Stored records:
== Segment start ==

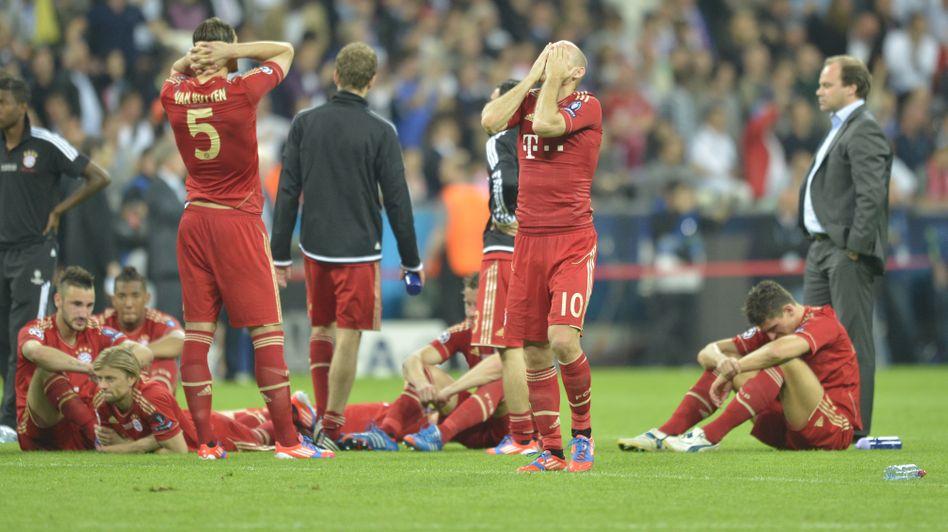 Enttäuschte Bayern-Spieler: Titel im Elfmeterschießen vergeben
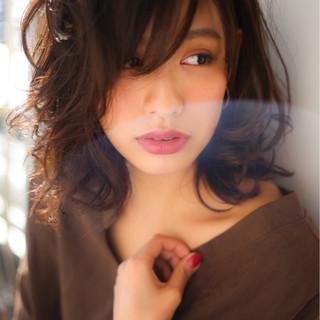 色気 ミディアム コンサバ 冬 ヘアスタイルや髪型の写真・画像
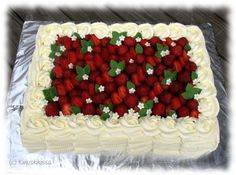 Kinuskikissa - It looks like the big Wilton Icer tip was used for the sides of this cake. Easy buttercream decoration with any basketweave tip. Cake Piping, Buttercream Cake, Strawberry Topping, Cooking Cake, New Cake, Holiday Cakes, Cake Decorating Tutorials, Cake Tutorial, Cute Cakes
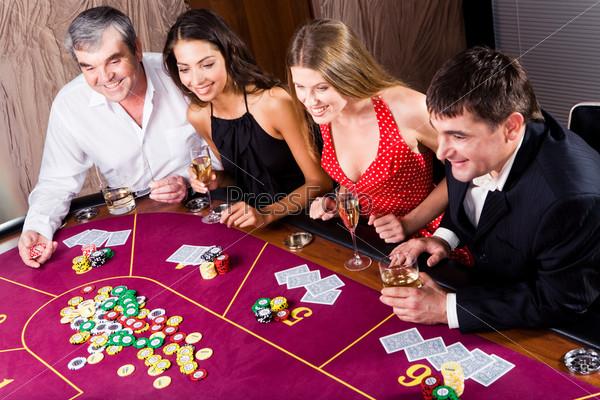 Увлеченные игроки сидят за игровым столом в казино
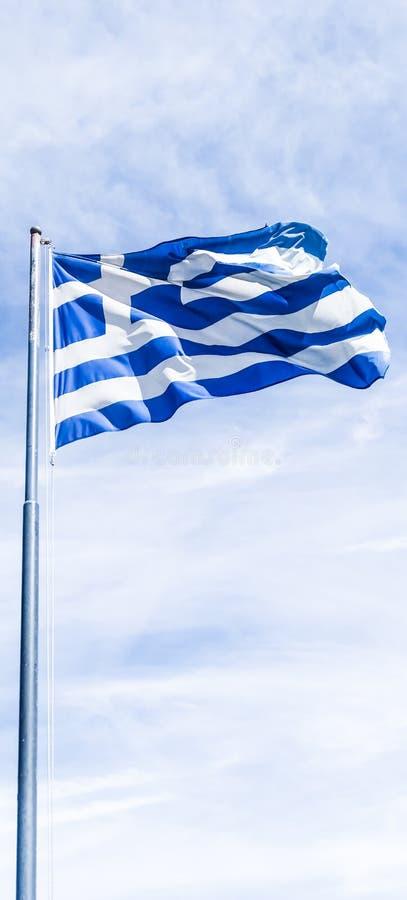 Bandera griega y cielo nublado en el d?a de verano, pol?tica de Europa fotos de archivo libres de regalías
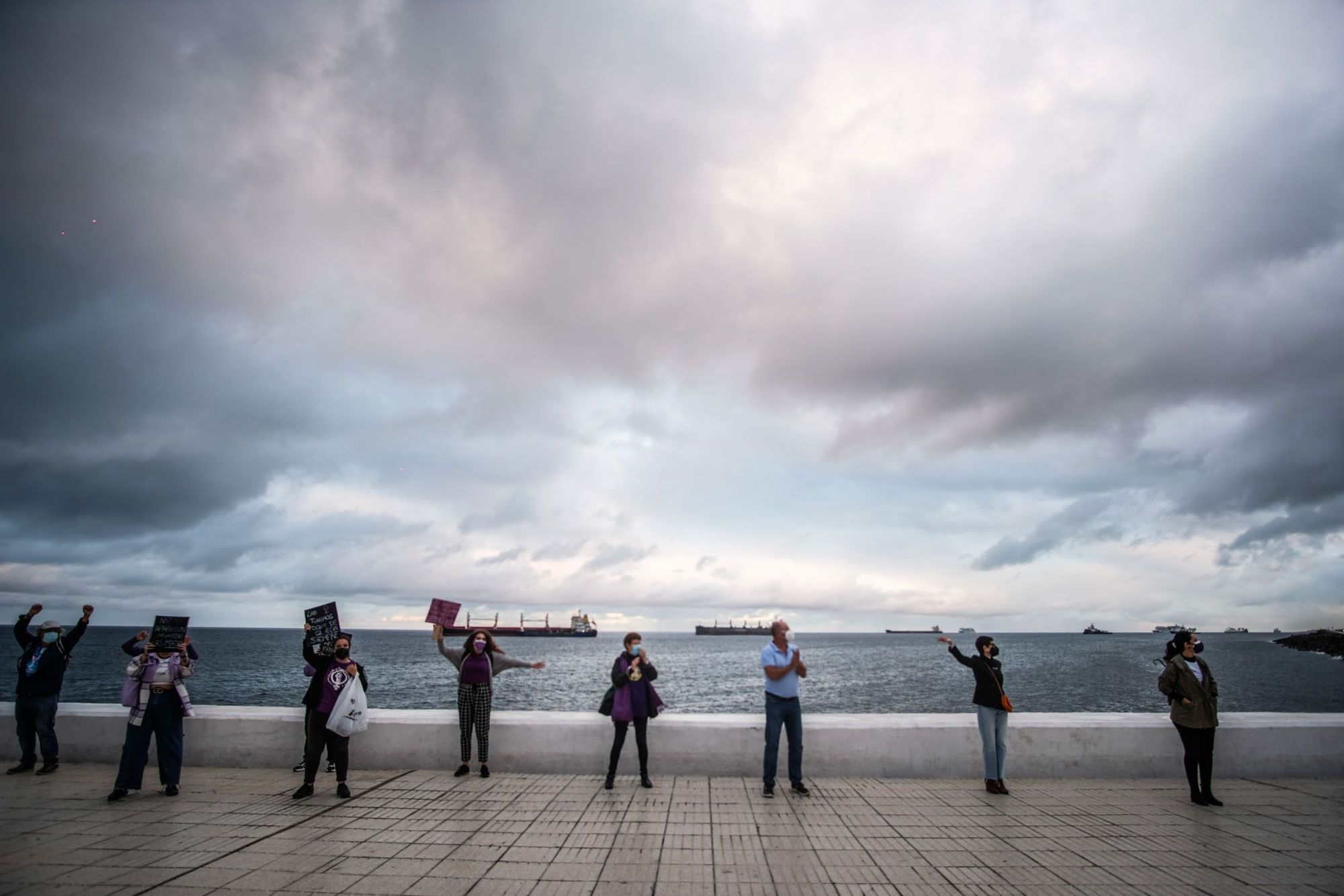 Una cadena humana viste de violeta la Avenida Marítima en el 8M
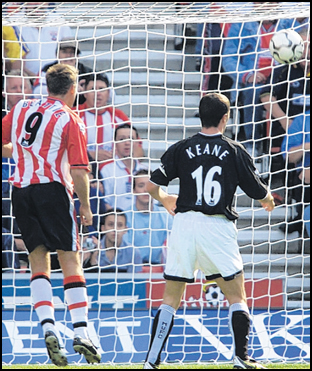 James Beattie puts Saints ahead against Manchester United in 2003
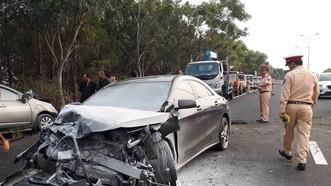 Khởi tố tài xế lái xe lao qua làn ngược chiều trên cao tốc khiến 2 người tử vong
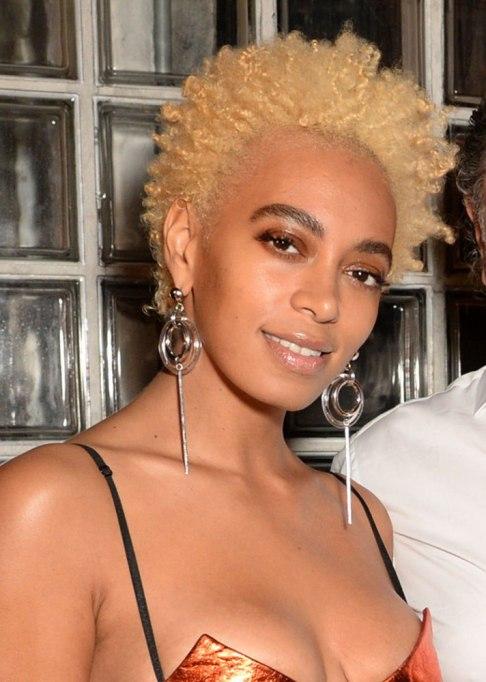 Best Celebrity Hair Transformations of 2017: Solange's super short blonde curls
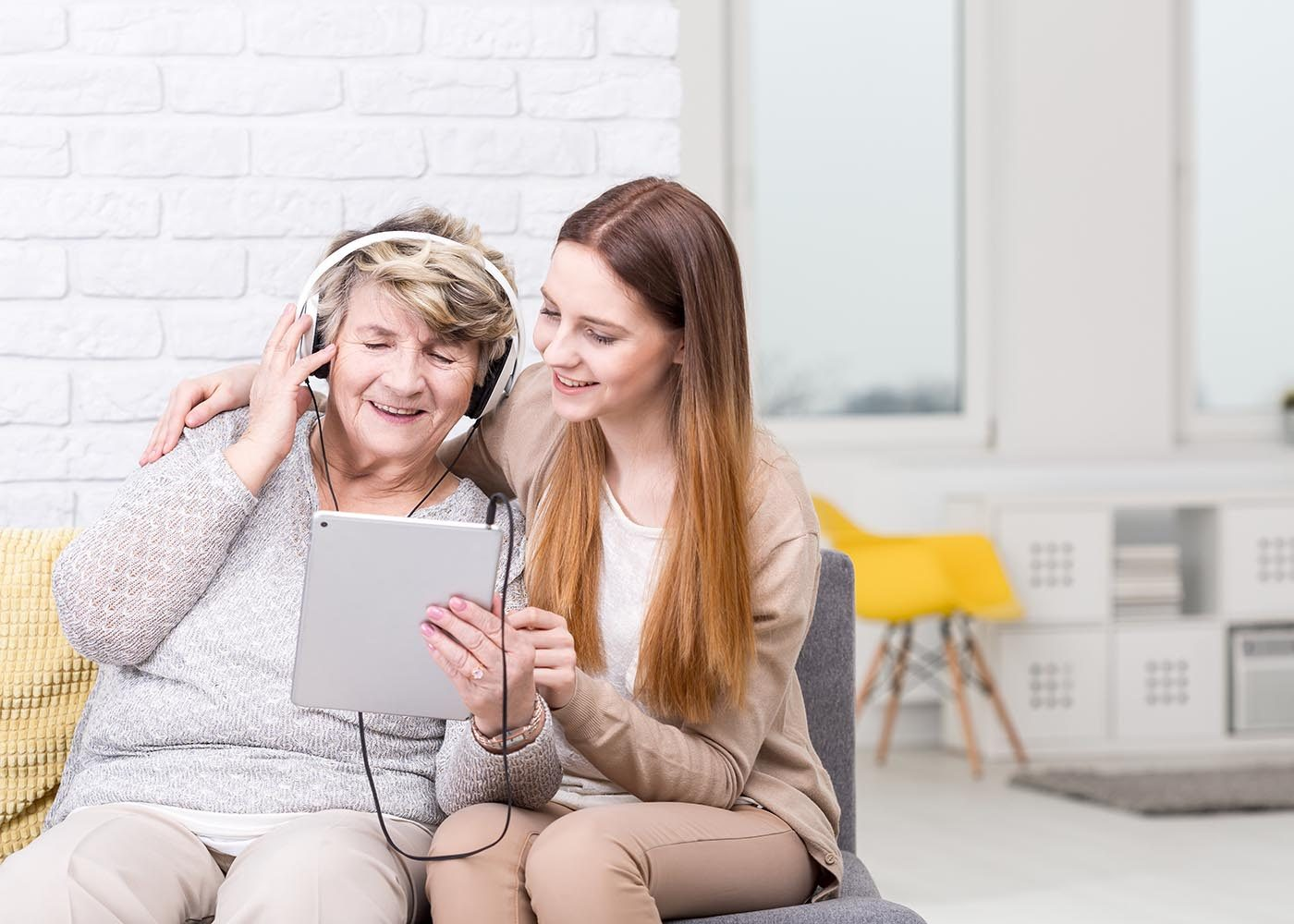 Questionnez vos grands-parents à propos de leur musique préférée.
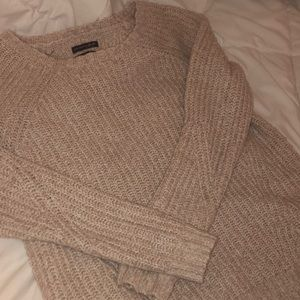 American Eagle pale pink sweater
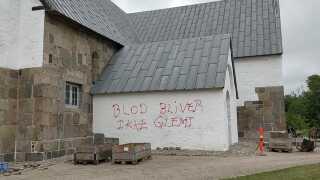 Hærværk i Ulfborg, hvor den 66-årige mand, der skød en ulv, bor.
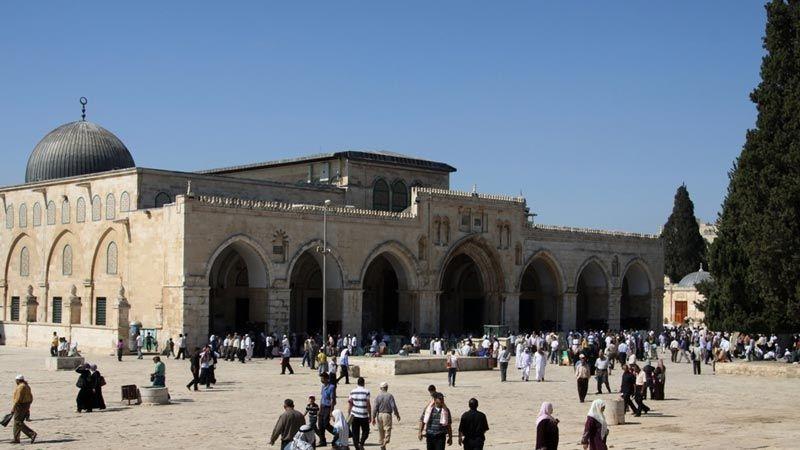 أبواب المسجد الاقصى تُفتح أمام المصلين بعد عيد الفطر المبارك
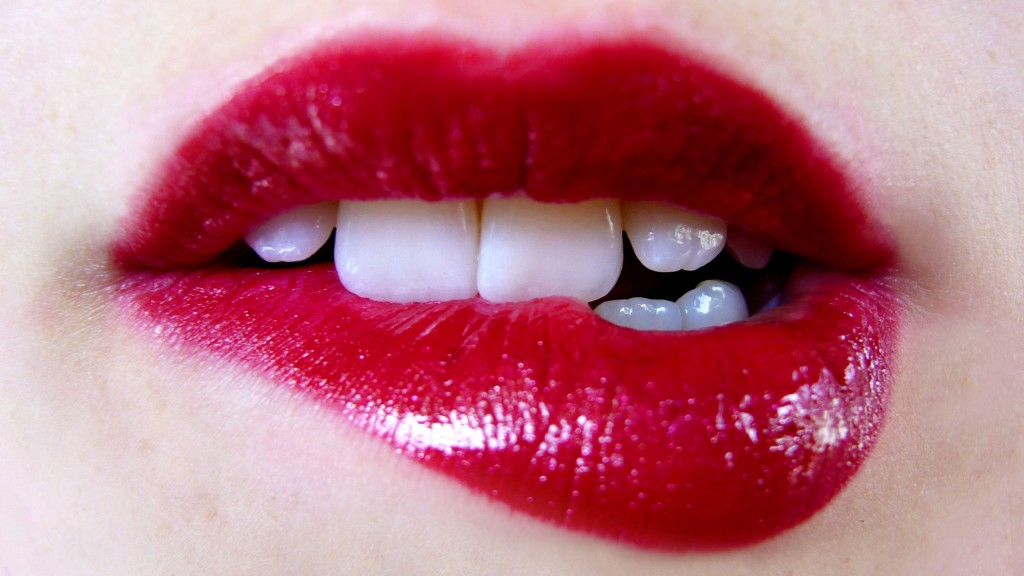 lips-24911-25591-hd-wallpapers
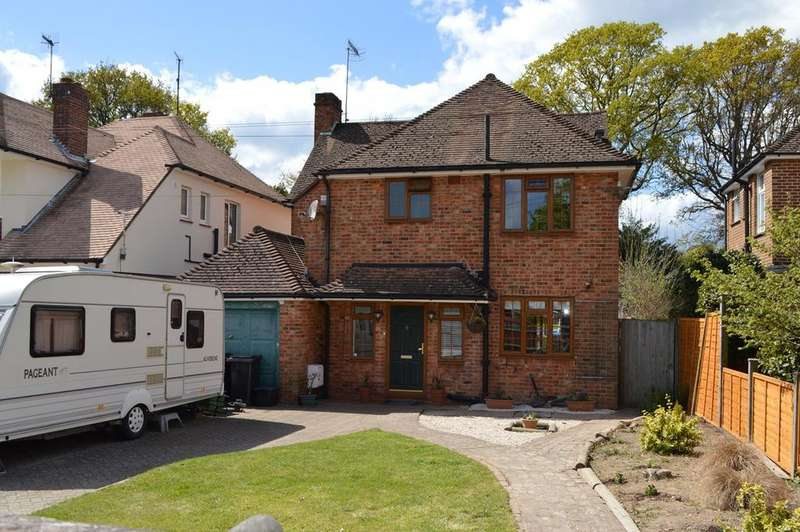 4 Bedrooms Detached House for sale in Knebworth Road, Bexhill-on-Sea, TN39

== Segment end ==

With the pictures left out, transcribe exactly the lines from the line holding "أبواب المسجد الاقصى" through the closing line of the entries.

 أبواب المسجد الاقصى تُفتح أمام المصلين بعد عيد الفطر المبارك
 lips-24911-25591-hd-wallpapers
 4 Bedrooms Detached House for sale in Knebworth Road, Bexhill-on-Sea, TN39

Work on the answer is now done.